Grossraum Huttwil soll zum Mammutland werden

Mit einem Erlebnispark zum Thema Eiszeit wollen regionale Tourismusverantwortliche mehr Gäste in das Gebiet rund um Huttwil locken. Ein entsprechender Masterplan liegt nun vor. Läuft alles nach Plan, sollen die ersten Baugesuche im Frühling 2017 eingereicht werden.

Zu sehen ist ein Feld mit einem Mammut-Abdruck.

Bildlegende: Ein Mammut-Erlebnispark soll künftig Besucherinnen und Besucher in den Grossraum Huttwil locken. ZVG

Vor 12'000 Jahren war das Gebiet rund um Huttwil die grösste gletscherfreie Region der Schweiz. Diese eisfreie Zone hatte steppenähnlichen Charakter und bot Lebensraum für eine Reihe von Urzeittieren, darunter auch das Mammut.

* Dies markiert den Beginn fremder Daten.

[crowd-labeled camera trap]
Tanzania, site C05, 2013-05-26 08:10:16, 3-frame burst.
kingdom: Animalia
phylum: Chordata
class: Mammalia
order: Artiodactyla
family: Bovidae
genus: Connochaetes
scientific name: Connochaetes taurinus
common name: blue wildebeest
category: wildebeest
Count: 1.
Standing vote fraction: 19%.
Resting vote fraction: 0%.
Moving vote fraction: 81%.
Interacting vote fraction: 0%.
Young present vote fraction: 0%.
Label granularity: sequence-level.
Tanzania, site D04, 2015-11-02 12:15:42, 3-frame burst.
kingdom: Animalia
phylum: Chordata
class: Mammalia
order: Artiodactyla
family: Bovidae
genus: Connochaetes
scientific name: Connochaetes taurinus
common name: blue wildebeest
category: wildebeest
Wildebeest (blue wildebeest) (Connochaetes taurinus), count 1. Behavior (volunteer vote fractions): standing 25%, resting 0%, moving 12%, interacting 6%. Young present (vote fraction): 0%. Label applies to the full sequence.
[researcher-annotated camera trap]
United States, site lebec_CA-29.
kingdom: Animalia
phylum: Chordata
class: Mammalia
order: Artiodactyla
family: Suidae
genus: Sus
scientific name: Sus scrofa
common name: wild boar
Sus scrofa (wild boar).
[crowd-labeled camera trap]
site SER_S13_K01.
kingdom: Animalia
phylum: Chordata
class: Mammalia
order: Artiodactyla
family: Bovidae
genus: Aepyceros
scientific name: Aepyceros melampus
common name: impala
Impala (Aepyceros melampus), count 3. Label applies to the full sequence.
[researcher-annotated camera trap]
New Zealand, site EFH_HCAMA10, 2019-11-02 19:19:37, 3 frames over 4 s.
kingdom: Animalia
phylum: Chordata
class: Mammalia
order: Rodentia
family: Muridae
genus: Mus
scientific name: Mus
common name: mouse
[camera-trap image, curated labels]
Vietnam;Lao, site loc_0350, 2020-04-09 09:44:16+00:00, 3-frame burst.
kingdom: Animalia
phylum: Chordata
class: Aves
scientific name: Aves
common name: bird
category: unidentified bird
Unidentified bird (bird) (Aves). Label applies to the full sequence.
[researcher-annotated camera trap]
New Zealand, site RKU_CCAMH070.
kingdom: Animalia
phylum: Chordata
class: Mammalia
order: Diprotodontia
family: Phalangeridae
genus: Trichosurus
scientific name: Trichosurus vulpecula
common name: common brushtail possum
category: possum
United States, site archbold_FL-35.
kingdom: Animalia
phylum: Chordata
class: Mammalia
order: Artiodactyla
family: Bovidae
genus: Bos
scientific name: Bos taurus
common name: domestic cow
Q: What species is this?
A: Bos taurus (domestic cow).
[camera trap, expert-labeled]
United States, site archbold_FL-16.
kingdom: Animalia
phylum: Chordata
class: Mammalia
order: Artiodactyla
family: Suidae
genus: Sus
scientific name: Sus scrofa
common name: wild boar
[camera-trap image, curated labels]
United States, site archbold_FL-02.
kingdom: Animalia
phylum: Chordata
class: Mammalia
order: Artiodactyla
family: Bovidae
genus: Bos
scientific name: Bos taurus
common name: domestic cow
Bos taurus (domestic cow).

Diese Vergangenheit wollen sich nun die regionalen Tourismusverantwortlichen zu Nutze machen. Geplant ist, die Region Huttwil touristisch als Mammutland zu positionieren. Herzstück des Projekts ist ein Eiszeit- und Mammuterlebnispark in Huttwil.

«  Wir wollen auch die bestehenden Perlen der Region in das Projekt einbinden. »

Walter Rohrbach
Pro Regio Huttwil

Für Walter Rohrbach, Geschäftsführer des Verkehrsvereins Pro Regio Huttwil, ist aber klar: «Wir wollen auch die kleinen, bestehenden Perlen der Region in das neue Projekt einbinden.» So konzentriert sich das neue Tourismusangebot nicht nur auf Huttwil, sondern umfasst nebst dem Oberaargau auch das Emmental bis Affoltern sowie die Region Willisau-Wiggertal.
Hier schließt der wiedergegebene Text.